During his nearly decade-long tenure at the Jones Museum, Lee was a key figure in the acquisition of the Weitzenhoffer Bequest, a collection of 33 French Impressionist paintings which included works from Monet, Van Gogh, Toulouse-Lautrec and Renoir, in 2000. He also headed the museum’s 2005 expansion – the 34,000 square foot Lester Wing designed by Hugh Newell Jacobson, who was a student of Louis Kahn, the architect who designed the Kimbell. According to Lee, the Jones is a physical “descendent” of the Kimbell.
“The Kimbell has been a dream job of mine since I was in graduate school,” Lee said. “I love the architecture of Louis Kahn. The Kimbell is arguably Kahn’s greatest building -- I think it’s certainly his greatest museum building.”
The museum’s permanent collection is small, Lee said, but the quality of its artwork is exemplary. The collection consists of less than 350 pieces, but includes works by Picasso, Monet, El Greco and Rembrandt.
“Every work in the collection is of major significance,” he said. “The combination [of the Kimbell’s architecture and exhibitions] … is just magical.”
The museum has a track record of excellent exhibitions and acquisitions, Lee said. There are several exhibitions planned for the museum this year. “Art and Love in Renaissance Italy,” an exhibition of Italian art celebrating love and marriage, was showcased at the Metropolitan Museum of Art in New York City and opens at the Kimbell on March 15.
Beginning in July, filmmaker Philip Haas (1995’s Oscar-nominated “Angels and Insects”) will debut his series of cinematic interpretations of pieces in the museum’s permanent collection in an exhibition titled “Butchers, Dragons, Gods and Skeletons: An Exhibition of Film Installations by Philip Haas Inspired by Works in the Collection.” The first installation will focus on Annibale Carracci’s 16th century painting, “The Butcher’s Shop.”
The museum’s exterior will also change during his occupancy as director, Lee said. A building designed by Italian architect Renzo Piano will begin construction in 2010, with a scheduled completion date of 2012. The building will house special exhibitions and space for education, which is a major focus of the museum, Lee said.
When he takes over, Lee will become the Kimbell’s fourth director. He will succeed Timothy Potts, who left the museum in 2007 for a directorial position at the Fitzwilliam Museum at the University of Cambrige in England.
Lee has an “understanding for the Kimbell,” he said.
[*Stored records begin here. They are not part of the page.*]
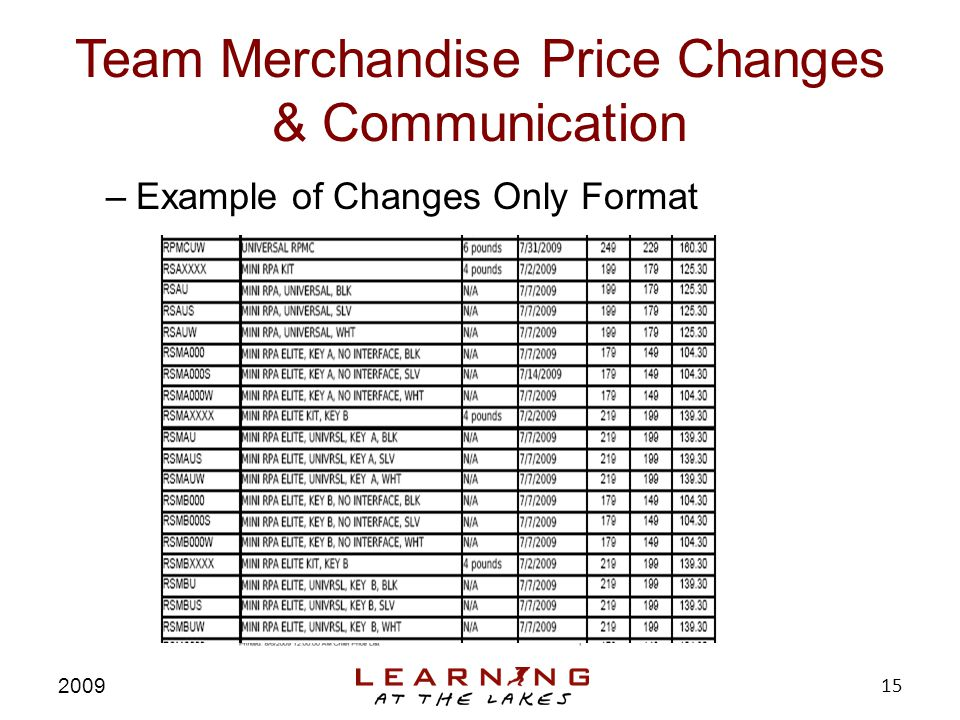 Team Merchandise Price Changes & Communication –Example of Changes Only Format 2009 15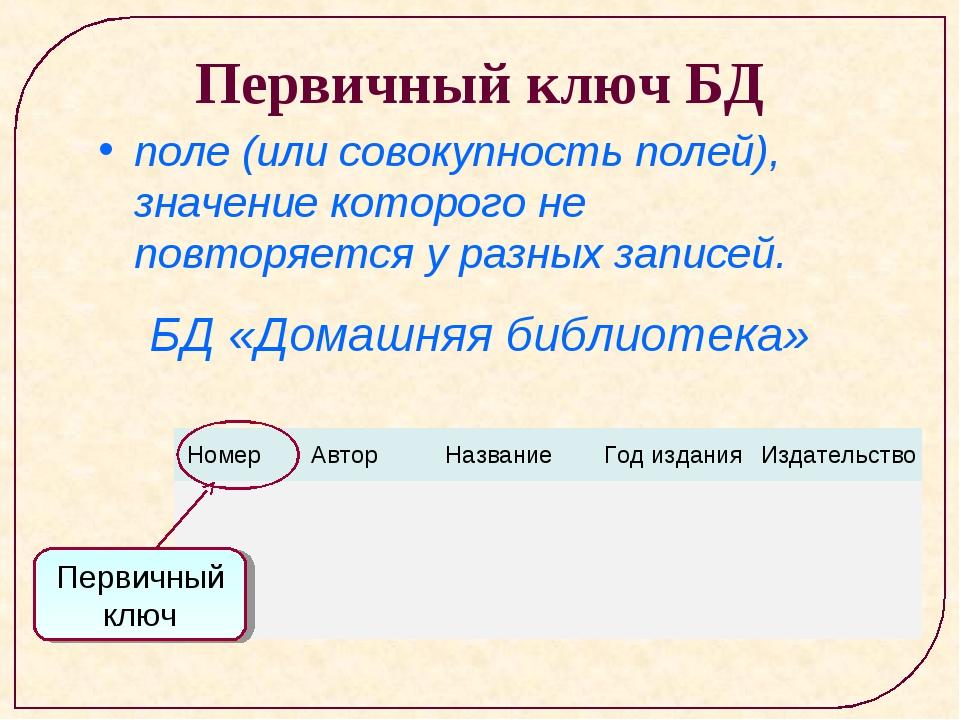 Первичный ключ БД поле (или совокупность полей), значение которого не повторя...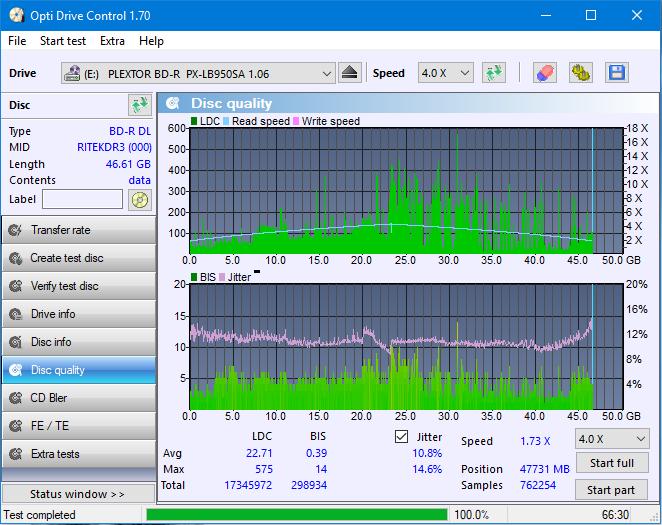 Nazwa:  DQ_ODC170_4x_OPCoff_PX-LB950SA.png,  obejrzany:  18 razy,  rozmiar:  52.6 KB.
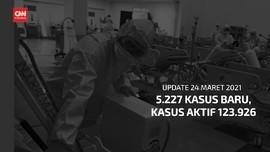 VIDEO: 24 Maret, Kasus Positif Covid Harian Bertambah 5.227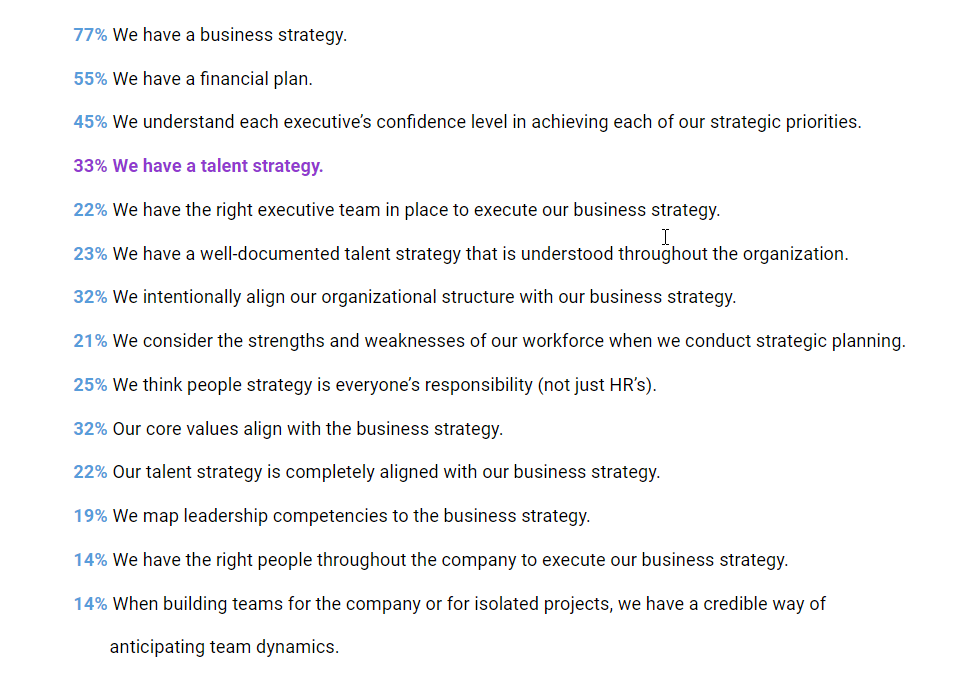 Talent Optimization Professional Services Industry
That, coupled with his knowledge of art history and the Southwest will help tremendously in the transition from Ohio to Texas.
“I think my years in Oklahoma will serve me very well when I’m in Fort Worth,” he said. “I’m very much looking forward to coming back to that part of the country. I love the light and the optimism of that part of the Southwest. It will seem like coming home.”